Os ministérios dos Transportes, do Planejamento e a Casa Civil contam com a expertise tecnológica e os recursos chineses para tirar o traçado do papel. Ribeiro pontua que há um gap de investimento “altíssimo” para ser preenchido no Brasil e que a parceria tenta buscar essa complementação.

“Nós temos as informações sobre o contexto brasileiro. Essa troca de conhecimento e de colaboração mútua vai permitir que os chineses possam entrar no setor de transportes – assim como aconteceu no setor de energia, em que eles entraram porque eles estavam com as informações”, afirmou. “Precisamos agora, com a Infra S.A. e a China Railway Group, depurar, enriquecer os dados”, concluiu. 

Trecho no Peru
Dentro das rotas de Integração Sul-Americana traçadas pelo Ministério do Planejamento, o corredor estaria incorporado à chamada Rota 3 (Quadrante Rondon), que ainda incluiria ligações pelo Chile e Bolívia. Em planejamentos passados, os governos da região, incluindo o brasileiro, já cogitaram também fazer uma conexão ferroviária entre o Chile e o Brasil que passaria pelo Paraguai e a Argentina. 

Segundo técnicos, uma das motivações de o Brasil prever a malha ferroviária entre Chancay e o Acre foi a de os trilhos passarem apenas por um país vizinho para chegar ao Pacífico. 

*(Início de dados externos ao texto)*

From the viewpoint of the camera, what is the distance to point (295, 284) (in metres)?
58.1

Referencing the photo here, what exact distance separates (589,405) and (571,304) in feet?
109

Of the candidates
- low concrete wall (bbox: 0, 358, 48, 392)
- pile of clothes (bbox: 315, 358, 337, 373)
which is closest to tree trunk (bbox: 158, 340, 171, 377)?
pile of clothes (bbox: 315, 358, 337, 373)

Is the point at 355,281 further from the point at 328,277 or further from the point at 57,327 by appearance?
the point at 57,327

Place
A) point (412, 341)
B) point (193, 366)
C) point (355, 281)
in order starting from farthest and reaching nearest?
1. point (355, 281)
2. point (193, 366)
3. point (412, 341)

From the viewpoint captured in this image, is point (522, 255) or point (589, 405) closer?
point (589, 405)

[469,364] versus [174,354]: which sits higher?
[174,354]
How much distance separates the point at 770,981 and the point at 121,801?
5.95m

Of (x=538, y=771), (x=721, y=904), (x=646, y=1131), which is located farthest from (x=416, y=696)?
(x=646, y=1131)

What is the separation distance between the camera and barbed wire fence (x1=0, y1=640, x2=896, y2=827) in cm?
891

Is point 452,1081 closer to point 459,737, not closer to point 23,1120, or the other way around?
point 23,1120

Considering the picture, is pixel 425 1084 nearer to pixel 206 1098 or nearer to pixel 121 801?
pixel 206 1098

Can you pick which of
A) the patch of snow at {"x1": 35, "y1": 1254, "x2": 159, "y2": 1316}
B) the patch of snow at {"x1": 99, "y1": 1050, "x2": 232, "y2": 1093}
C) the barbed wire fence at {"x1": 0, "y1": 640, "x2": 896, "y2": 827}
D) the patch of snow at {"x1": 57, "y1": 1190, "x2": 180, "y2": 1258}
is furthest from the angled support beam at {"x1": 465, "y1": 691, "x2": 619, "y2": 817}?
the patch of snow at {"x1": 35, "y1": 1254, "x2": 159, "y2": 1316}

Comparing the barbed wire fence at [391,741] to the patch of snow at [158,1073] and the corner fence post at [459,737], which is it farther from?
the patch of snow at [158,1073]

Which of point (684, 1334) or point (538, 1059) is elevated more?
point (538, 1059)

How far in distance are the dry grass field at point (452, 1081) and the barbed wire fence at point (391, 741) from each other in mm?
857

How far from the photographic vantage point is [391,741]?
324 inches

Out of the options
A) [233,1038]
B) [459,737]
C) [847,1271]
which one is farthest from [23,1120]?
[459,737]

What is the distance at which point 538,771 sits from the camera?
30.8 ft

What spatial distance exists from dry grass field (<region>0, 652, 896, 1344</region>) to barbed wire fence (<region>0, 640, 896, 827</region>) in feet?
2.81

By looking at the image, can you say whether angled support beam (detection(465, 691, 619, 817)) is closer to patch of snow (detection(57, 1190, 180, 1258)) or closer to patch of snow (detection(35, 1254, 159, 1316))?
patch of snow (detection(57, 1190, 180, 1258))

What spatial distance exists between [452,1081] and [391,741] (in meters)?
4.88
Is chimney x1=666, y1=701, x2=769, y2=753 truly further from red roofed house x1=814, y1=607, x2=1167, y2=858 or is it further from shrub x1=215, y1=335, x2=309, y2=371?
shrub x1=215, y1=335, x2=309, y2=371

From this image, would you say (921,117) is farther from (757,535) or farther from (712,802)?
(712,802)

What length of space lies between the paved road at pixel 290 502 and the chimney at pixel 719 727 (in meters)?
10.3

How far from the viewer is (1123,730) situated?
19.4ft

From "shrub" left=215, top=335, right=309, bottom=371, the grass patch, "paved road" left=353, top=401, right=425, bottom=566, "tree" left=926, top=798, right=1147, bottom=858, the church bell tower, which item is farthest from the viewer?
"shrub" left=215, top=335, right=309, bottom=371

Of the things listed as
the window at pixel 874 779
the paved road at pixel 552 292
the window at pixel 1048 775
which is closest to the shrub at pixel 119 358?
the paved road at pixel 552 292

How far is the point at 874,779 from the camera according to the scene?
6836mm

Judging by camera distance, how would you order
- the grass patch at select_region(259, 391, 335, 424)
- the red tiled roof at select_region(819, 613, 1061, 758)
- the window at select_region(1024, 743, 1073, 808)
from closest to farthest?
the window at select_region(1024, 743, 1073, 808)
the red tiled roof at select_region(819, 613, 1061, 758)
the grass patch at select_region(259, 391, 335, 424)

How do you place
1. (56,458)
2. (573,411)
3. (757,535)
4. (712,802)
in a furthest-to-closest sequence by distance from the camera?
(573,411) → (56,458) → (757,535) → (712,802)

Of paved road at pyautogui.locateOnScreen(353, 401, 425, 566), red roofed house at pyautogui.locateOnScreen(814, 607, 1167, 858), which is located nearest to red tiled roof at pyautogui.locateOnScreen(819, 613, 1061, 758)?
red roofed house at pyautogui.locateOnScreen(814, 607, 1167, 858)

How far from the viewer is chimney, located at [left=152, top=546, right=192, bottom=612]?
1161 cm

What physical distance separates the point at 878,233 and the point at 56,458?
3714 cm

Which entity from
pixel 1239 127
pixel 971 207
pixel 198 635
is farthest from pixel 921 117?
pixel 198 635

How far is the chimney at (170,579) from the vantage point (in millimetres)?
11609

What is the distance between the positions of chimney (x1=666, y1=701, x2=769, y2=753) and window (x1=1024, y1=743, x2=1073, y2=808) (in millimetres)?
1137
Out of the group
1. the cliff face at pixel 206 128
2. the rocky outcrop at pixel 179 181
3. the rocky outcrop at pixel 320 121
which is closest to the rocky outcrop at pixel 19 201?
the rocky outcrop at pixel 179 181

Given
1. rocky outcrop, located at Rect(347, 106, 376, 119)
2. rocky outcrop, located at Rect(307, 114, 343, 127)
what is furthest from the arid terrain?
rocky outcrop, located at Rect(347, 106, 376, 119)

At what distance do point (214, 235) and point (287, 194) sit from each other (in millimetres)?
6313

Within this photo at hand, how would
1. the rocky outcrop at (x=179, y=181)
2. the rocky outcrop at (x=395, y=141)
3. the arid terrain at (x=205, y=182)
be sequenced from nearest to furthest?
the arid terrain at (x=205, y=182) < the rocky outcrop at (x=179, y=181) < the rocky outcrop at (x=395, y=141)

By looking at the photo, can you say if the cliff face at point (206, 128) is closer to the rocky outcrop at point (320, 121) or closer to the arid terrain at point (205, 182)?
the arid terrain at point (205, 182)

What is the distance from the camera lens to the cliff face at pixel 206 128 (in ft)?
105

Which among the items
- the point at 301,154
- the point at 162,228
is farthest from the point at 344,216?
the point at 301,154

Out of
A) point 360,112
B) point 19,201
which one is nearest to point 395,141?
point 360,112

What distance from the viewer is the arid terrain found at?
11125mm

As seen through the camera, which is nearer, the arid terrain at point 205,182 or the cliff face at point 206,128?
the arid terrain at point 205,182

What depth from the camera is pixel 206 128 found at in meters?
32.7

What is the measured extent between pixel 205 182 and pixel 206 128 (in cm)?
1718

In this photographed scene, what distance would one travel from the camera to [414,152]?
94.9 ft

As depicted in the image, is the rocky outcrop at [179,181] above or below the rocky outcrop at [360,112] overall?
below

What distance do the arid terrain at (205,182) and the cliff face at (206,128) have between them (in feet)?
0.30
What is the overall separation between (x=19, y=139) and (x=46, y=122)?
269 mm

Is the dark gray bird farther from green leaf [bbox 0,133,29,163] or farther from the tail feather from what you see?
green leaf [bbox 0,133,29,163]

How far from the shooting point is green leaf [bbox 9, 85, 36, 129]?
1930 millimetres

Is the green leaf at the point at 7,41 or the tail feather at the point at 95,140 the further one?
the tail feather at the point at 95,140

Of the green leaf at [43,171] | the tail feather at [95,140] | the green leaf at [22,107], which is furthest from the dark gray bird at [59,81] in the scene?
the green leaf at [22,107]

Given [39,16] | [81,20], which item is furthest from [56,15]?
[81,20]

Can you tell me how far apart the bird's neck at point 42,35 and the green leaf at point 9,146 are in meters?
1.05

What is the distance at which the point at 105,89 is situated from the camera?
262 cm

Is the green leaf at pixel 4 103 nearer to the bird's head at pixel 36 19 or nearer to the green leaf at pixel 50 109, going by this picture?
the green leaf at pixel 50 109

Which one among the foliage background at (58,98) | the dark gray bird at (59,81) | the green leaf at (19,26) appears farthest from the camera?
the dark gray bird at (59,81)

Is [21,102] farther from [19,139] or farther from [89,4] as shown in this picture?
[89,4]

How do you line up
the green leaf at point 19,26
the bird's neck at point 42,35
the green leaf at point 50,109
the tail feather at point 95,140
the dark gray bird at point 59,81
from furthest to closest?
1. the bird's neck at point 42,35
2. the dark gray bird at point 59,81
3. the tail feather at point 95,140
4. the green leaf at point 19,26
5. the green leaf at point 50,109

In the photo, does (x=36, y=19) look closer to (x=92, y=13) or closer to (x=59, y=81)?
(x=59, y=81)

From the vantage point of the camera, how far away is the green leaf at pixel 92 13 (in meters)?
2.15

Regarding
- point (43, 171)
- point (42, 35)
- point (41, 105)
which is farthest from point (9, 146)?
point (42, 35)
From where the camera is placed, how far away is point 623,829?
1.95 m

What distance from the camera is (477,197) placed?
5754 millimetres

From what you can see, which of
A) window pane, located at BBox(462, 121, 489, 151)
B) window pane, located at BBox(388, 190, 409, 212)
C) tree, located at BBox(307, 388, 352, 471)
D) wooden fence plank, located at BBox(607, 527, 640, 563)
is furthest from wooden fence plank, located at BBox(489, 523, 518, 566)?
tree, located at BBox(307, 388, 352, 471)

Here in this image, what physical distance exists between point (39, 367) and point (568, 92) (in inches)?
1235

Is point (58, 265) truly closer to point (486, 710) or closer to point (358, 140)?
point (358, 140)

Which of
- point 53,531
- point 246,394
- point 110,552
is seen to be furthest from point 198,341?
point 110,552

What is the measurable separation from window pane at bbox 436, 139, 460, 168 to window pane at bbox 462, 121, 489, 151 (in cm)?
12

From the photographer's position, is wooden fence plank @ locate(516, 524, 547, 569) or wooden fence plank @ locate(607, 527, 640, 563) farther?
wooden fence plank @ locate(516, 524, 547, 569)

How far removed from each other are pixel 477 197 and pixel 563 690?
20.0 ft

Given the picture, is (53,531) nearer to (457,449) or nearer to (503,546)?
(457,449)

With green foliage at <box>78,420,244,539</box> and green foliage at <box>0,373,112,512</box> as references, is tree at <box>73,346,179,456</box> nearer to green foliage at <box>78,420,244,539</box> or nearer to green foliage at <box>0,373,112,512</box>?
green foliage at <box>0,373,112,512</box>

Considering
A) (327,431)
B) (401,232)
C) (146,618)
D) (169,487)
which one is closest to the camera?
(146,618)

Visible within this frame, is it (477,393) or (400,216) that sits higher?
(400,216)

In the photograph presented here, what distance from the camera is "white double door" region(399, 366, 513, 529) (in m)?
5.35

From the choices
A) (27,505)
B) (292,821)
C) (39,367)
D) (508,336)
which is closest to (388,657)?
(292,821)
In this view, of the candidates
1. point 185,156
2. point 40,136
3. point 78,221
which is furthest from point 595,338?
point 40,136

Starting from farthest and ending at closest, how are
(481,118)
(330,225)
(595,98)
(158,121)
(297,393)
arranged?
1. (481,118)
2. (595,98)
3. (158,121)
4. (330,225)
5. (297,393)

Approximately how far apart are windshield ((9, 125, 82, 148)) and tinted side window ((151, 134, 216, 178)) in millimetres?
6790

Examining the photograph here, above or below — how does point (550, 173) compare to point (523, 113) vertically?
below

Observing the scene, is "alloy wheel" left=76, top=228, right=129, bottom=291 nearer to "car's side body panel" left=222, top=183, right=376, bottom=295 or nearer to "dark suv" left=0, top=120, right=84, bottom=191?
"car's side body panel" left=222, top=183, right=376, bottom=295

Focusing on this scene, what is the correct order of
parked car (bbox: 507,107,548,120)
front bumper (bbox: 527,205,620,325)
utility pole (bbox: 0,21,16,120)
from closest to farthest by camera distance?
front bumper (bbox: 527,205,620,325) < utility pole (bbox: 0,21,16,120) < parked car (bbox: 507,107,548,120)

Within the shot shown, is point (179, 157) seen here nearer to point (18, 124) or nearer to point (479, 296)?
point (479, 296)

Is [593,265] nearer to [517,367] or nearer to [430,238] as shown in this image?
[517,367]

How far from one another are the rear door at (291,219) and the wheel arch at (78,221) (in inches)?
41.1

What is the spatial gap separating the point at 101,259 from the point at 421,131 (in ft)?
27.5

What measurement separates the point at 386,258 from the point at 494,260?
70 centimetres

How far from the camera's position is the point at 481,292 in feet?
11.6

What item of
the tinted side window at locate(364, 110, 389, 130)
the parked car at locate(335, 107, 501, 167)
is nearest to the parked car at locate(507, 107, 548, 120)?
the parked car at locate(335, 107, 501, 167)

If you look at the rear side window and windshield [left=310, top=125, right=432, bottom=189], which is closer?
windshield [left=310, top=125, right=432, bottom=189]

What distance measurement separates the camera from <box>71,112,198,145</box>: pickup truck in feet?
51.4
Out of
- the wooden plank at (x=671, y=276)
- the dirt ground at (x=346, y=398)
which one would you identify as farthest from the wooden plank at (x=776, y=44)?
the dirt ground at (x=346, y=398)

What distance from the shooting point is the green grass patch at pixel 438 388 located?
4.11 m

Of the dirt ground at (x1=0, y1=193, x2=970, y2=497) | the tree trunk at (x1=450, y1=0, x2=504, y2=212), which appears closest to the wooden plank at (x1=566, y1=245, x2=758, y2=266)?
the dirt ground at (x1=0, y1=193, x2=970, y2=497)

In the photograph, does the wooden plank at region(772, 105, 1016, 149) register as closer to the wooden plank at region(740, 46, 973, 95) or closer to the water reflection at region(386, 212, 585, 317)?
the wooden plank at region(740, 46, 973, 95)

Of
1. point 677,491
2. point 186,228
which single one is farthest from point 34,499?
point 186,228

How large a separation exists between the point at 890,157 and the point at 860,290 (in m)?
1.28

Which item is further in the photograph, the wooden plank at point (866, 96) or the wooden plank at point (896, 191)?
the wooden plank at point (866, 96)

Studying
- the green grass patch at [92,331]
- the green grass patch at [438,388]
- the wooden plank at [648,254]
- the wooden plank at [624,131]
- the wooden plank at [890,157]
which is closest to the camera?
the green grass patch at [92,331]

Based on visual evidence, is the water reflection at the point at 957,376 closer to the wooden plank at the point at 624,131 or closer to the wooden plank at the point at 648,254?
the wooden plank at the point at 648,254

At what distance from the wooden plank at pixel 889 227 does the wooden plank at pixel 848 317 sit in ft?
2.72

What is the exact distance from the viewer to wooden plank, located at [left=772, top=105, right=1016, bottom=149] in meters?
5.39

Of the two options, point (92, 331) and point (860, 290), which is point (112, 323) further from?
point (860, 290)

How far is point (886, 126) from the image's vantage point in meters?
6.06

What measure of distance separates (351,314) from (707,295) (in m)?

O diagnóstico feito até o momento dentro do governo brasileiro é de que o Peru também tem muito interesse em viabilizar a malha, especialmente após a ativação do porto administrado pela Cosco. Em junho, o secretário de Articulação Institucional, João Villaverde, esteve em Lima para participar do Fórum Internacional Peru-Brasil. Villaverde também foi palestrante no painel “Conectividade e Facilitação do Comércio Peru-Brasil”, durante evento realizado pela Câmara de Comércio Brasil-Peru na Universidade de Lima. 

No país, ele aproveitou para fazer reuniões bilaterais com o ministro da Economia do governo peruano, Raúl Perez-Reyes, e com o presidente do Congresso da República do Peru, Eduardo Saluana, acompanhado do Embaixador do Brasil em Lima, Clemente Baena. O assunto principal dos encontros foi a ferrovia bioceânica. 

Portaria da Infra S.A.
Também nesta segunda, o Ministério dos Transportes publicou a Portaria 504/2025, com diretrizes referentes à gestão e exploração de pátios ferroviários, terminais logísticos e demais instalações de armazenagem e movimentação de produtos sob administração da Infra S.A. Segundo o texto, a estatal deverá apresentar à pasta em até 60 dias uma proposta para que o PPI (Programa de Parcerias de Investimentos) do governo federal qualifique empreendimentos nessa área.

Após qualificação, a empresa terá de enviar ao Ministério dos Transportes estudos técnicos de modelagem da licitação. Ainda de acordo com o texto, contratos geridos pela estatal poderão ser prorrogados desde que assegurada a vantajosidade. 

Caso a nova licitação ou a prorrogação não tenha se efetivado em até um ano antes do término da vigência do contrato original, a portaria recomenda que a Infra S.A. realize a prorrogação por dois anos para que não haja descontinuidade na prestação do serviço.